An older man sat in one of the chairs with his back to them, avidly watching the screen, and didn’t hear them approach until Ethan spoke. “Dad, would you turn the sound down? We have a visitor.”

The man looked around, startled, and immediately turned
off the set with the remote, then struggled to his feet. “Sorry, I didn’t hear you coming,” he said pleasantly.

“Please don’t apologize,” Brittany said, and held out her hand. “I’m Brittany Baldwin.”

She didn’t know just what she’d expected, but this wasn’t it. Nate Thorpe was tall and slender, somewhat loosely put together, like a dancer, except she could tell from the way he swayed ever so slightly when he first stood that he had a problem with his balance.

He took her hand. His grip was firm and his eyes brown like his son’s. In fact, he and Ethan looked quite a bit alike, except Nate’s hair had turned iron-gray and he wore a mustache. He also wore glasses, but his were thicker than his son’s and had tortoiseshell rims.

His eyes sparkled as his gaze traveled over her and he smiled. “My short-term memory might not be what it used to be, but I know I’d remember you if we’d ever met before.”

Good, Brittany thought. He was playful, which meant he probably wasn’t depressed.

“Brittany is here to interview for the position of medical assistant,” Ethan told him. “Remember? I told you about it this morning.”
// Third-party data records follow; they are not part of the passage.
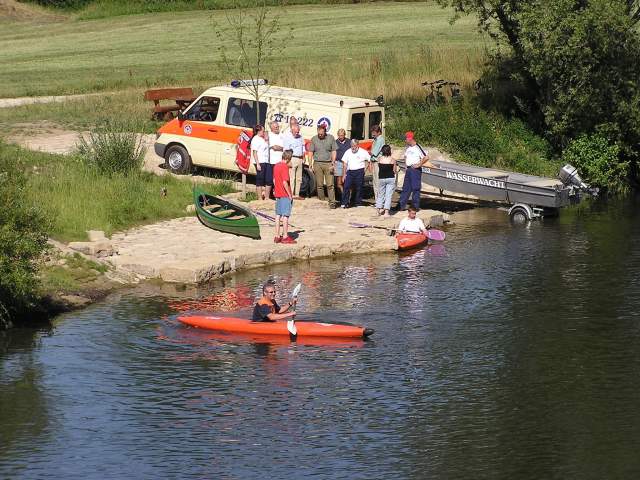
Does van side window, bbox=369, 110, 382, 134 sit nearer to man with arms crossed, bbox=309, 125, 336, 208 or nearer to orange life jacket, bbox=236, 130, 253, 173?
man with arms crossed, bbox=309, 125, 336, 208

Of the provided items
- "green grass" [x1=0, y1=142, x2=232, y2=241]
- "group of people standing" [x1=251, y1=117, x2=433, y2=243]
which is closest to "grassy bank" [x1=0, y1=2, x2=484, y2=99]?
"group of people standing" [x1=251, y1=117, x2=433, y2=243]

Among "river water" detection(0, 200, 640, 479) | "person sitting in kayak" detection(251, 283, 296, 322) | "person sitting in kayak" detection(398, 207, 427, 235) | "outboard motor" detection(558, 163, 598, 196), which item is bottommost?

“Of course I remember,” Nate snapped. “I may be old but I’m not senile yet.”

Brittany winced and she saw Ethan flush. “Dad, I wasn’t implying that you are—”
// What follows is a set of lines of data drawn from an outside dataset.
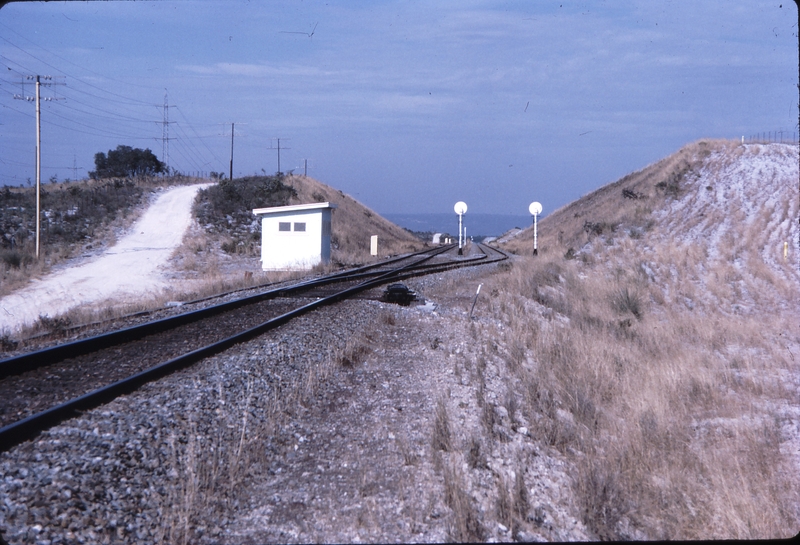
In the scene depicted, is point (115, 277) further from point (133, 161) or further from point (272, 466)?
point (133, 161)

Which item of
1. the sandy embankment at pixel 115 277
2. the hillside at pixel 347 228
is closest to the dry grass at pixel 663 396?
the sandy embankment at pixel 115 277

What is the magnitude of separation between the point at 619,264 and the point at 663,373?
18.5m

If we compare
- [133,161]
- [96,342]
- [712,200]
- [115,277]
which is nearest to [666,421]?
[96,342]

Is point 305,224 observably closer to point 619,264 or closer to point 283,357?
point 619,264

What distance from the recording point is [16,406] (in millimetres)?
6797

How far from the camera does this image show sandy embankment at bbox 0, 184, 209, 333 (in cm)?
2006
He paused, obviously unsure of how to handle the situation.

She wasn’t, either, but she stepped in, anyway. She and Nate were still holding hands after shaking them, and she squeezed his. “We all forget things at times,” she said lightly. “I have to write everything down if I don’t want to forget it, and this college professor son of yours didn’t even know who I was when I showed up on your doorstep right on time for this appointment. One he had set up. Everyone’s got problems, sir.”

Nate tightened his grip on her hand, then let her go. “Hire her, son, before she gets away. If I gotta be sick, I want her for a nurse.”

Ethan knew when he’d been outclassed, outwitted and outmaneuvered. What he couldn’t figure out was how it had happened! One minute he’d had everything under control and the next his own father and the nurse he hadn’t even hired yet had wrested it from him and were dictating their own terms.